Stated goal: Output every entry exactly as written.

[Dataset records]
- - -

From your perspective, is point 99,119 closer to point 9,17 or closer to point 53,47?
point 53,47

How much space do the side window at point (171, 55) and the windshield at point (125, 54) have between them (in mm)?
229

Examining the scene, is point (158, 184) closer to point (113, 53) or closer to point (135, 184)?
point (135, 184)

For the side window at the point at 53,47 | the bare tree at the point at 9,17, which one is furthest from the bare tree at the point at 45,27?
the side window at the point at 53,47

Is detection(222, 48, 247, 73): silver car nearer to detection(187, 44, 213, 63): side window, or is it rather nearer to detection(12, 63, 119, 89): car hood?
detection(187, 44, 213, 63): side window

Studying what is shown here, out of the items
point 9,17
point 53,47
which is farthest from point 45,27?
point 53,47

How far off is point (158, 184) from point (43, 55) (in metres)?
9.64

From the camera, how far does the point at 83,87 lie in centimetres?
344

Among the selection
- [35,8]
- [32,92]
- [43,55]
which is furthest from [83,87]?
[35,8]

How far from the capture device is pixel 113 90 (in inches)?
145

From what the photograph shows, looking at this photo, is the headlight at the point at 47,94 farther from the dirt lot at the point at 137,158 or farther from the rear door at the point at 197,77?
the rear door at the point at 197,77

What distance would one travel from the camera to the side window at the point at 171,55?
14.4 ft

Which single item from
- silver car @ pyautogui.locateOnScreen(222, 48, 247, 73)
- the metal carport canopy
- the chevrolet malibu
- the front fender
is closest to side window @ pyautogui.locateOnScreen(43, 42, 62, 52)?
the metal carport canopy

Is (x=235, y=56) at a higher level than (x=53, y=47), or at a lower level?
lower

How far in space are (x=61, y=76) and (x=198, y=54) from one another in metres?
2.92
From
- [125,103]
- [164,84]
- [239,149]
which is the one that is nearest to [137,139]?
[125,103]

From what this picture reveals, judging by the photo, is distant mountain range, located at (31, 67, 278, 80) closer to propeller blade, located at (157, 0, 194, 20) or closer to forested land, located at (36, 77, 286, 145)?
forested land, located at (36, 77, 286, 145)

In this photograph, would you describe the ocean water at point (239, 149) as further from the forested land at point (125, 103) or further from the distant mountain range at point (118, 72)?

- - -

The response:
From your perspective, is point 99,119 closer to point 9,17 or closer to point 53,47?
point 53,47

How much space do the side window at point (171, 55) and the windshield at point (125, 54) have between them (in mm)?
229

Examining the scene, is point (158, 184) closer to point (113, 53) or closer to point (135, 184)?
point (135, 184)

For the side window at the point at 53,47 | the bare tree at the point at 9,17, which one is furthest from the bare tree at the point at 45,27?
the side window at the point at 53,47

Is detection(222, 48, 247, 73): silver car nearer to detection(187, 44, 213, 63): side window, or is it rather nearer to detection(12, 63, 119, 89): car hood?
detection(187, 44, 213, 63): side window

Studying what is shown here, out of the items
point 9,17
point 53,47
which is farthest from point 45,27?
point 53,47

How far off is point (158, 184) from point (43, 55) (in metres)?
9.64

From the camera, how far does the point at 83,87 lie in centimetres?
344

Among the selection
- [35,8]
- [32,92]
- [43,55]
which is furthest from [83,87]?
[35,8]

How far from the capture device is pixel 113 90 (in inches)?
145

From what the photograph shows, looking at this photo, is the headlight at the point at 47,94 farther from the dirt lot at the point at 137,158 or farther from the rear door at the point at 197,77?
the rear door at the point at 197,77

What distance would one travel from the camera to the side window at the point at 171,55?
14.4 ft

Which single item from
- silver car @ pyautogui.locateOnScreen(222, 48, 247, 73)
- the metal carport canopy
- the chevrolet malibu
- the front fender
is closest to side window @ pyautogui.locateOnScreen(43, 42, 62, 52)?
the metal carport canopy

Is (x=235, y=56) at a higher level than (x=53, y=47), or at a lower level?
lower

How far in space are (x=61, y=76) and (x=198, y=54) from one another in metres?
2.92
From
- [125,103]
- [164,84]
- [239,149]
which is the one that is nearest to [137,139]?
[125,103]

From what this picture reveals, judging by the photo, is distant mountain range, located at (31, 67, 278, 80) closer to propeller blade, located at (157, 0, 194, 20) or closer to forested land, located at (36, 77, 286, 145)?
forested land, located at (36, 77, 286, 145)

In this photograph, would you describe the ocean water at point (239, 149) as further from the forested land at point (125, 103) or further from the distant mountain range at point (118, 72)?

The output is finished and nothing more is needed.